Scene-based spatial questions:
▽

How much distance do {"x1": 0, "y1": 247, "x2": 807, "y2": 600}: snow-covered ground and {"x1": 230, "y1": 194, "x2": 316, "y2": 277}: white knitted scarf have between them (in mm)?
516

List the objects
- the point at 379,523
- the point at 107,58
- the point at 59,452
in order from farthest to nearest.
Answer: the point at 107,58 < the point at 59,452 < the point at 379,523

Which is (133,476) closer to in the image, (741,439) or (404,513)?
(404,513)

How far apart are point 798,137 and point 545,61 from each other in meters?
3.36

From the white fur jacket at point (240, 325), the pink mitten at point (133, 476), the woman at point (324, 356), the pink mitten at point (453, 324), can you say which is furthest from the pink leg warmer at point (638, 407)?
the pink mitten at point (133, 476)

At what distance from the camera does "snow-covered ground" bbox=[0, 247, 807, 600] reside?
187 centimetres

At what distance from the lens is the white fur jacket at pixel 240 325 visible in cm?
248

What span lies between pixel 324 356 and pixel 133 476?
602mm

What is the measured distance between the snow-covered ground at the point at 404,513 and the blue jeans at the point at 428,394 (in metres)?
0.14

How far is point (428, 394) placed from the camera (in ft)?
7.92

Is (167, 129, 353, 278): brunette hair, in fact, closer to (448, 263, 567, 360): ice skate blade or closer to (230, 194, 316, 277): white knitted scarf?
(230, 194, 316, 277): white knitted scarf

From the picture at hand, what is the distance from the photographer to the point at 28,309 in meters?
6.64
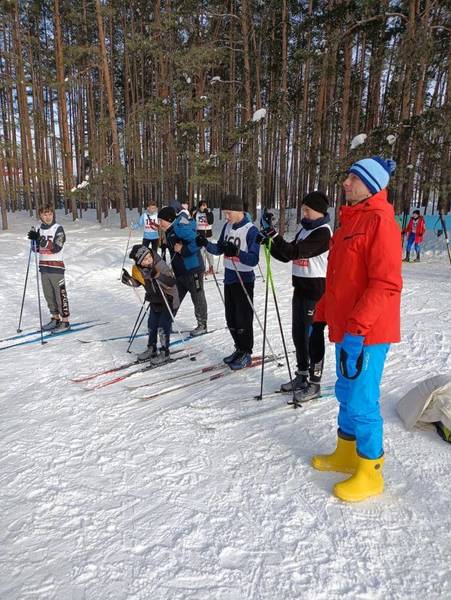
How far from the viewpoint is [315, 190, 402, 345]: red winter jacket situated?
85.7 inches

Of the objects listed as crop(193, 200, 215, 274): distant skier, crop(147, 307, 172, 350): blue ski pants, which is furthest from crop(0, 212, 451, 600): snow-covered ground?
crop(193, 200, 215, 274): distant skier

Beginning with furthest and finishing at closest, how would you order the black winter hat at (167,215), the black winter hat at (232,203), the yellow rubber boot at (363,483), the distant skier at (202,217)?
1. the distant skier at (202,217)
2. the black winter hat at (167,215)
3. the black winter hat at (232,203)
4. the yellow rubber boot at (363,483)

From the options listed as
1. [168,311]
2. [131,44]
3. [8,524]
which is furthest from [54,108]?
[8,524]

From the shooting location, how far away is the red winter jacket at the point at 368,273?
2.18m

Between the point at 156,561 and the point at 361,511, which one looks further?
the point at 361,511

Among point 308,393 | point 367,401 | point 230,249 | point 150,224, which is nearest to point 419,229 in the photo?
point 150,224

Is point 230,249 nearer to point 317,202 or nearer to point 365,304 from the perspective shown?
point 317,202

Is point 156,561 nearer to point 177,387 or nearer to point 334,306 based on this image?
point 334,306

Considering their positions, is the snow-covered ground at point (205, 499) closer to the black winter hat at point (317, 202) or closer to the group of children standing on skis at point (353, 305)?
the group of children standing on skis at point (353, 305)

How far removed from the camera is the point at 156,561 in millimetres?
2051

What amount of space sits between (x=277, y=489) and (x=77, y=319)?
5.71m

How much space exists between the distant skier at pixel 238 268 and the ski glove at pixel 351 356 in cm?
214

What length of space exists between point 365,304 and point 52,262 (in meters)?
5.40

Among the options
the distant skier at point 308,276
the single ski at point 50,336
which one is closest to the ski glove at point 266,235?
the distant skier at point 308,276
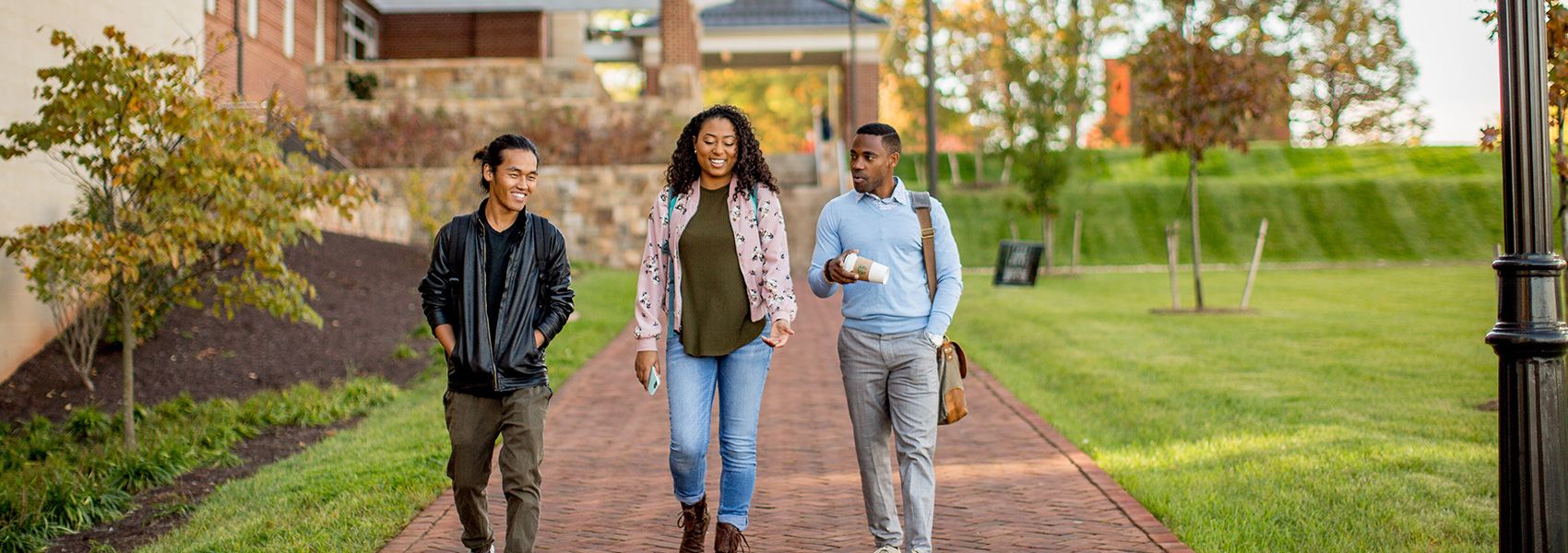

△

WORK INSTRUCTIONS. Lay out as a Markdown table, with columns named Number and Content, every line from the one containing "Considering their positions, is" through the end of the rows, inclusive, leaving out blank lines and pictures.

OUTPUT.
| Number | Content |
|---|---|
| 1 | Considering their positions, is the snow-covered ground at point (205, 499) closer to the black winter hat at point (317, 202) or closer to the group of children standing on skis at point (353, 305)? |
| 2 | the group of children standing on skis at point (353, 305) |
| 3 | How far removed from the camera is the point at 156,561 in millimetres? |
| 4 | 2051 |
| 5 | What amount of space sits between (x=277, y=489) and (x=77, y=319)? |
| 6 | 5.71m |
| 7 | How much space exists between the distant skier at pixel 238 268 and the ski glove at pixel 351 356 in cm? |
| 8 | 214 |
| 9 | What length of space exists between point 365,304 and point 52,262 (in meters)? |
| 10 | 5.40 |
| 11 | Among the options |
| 12 | the distant skier at point 308,276 |
| 13 | the single ski at point 50,336 |
| 14 | which one is closest to the ski glove at point 266,235? |
| 15 | the distant skier at point 308,276 |